Transatlantic Exploration in the Era of Humboldt
Date of Conference: October 1, 2009
The History Department, the College of Liberal Arts of the University of Texas at Arlington (UTA), and the Transatlantic History Student Organization (THSO) are pleased to sponsor the Tenth Annual Graduate Student Symposium on Transatlantic History. Since 2000, this symposium has become an excellent venue for the discussion of the interrelations between and among peoples of the Atlantic World.
Alexander von Humboldt (1769 –1859), German naturalist and explorer, is considered the first to describe the Americas in a modern scientific context. His explorations of Latin America and his visit to the United States in 1804 had profound economic, political, and social effects on the nations of the Atlantic Basin. Humboldt’s work greatly influenced the European perspective on viewing, exploring, and codifying the transatlantic world.

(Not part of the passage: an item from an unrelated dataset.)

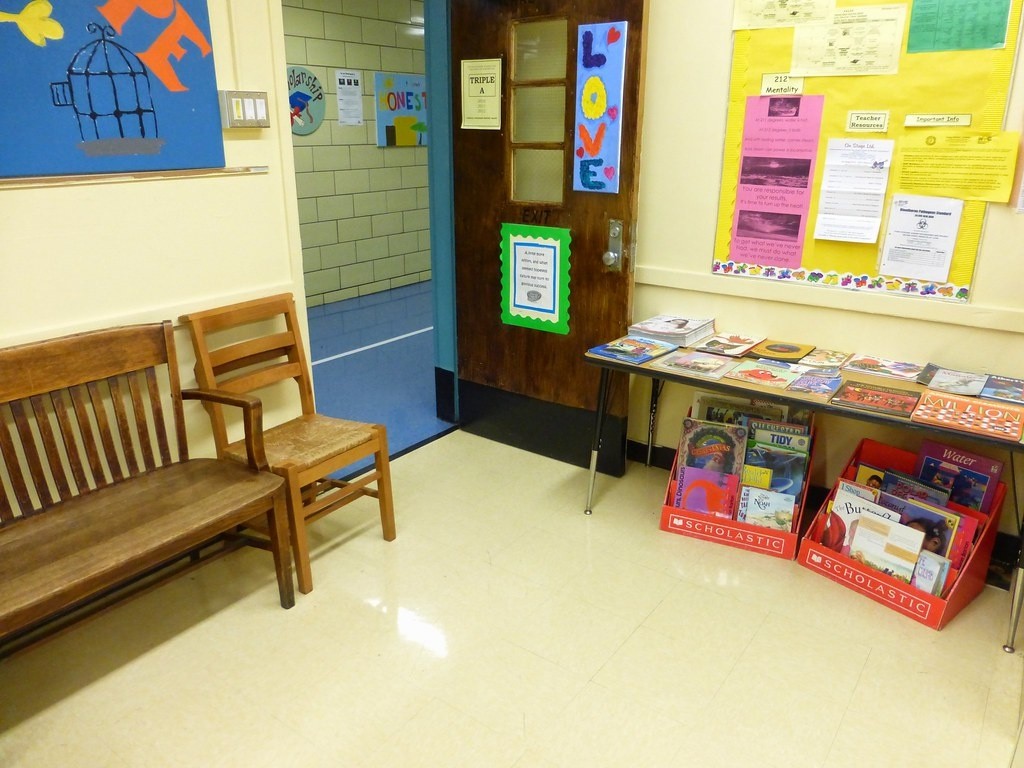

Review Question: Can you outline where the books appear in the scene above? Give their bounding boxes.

In celebration of his achievements, and on the sesquicentennial anniversary of his death, we are soliciting papers related to transatlantic exploration, travel writing, and cartography in the era of Humboldt (late eighteenth- and early nineteenth- century).
Graduate students from history and other disciplines are invited to submit a three-hundred-word abstract and abbreviated curriculum vitæ by July 15, 2009. Please include your e-mail and mailing address to ensure that you can be reached during the summer of 2009. Authors of papers accepted for a twenty-minute presentation will be notified by August 15, 2009. Selected participants will be awarded a modest stipend to help offset travel expenses.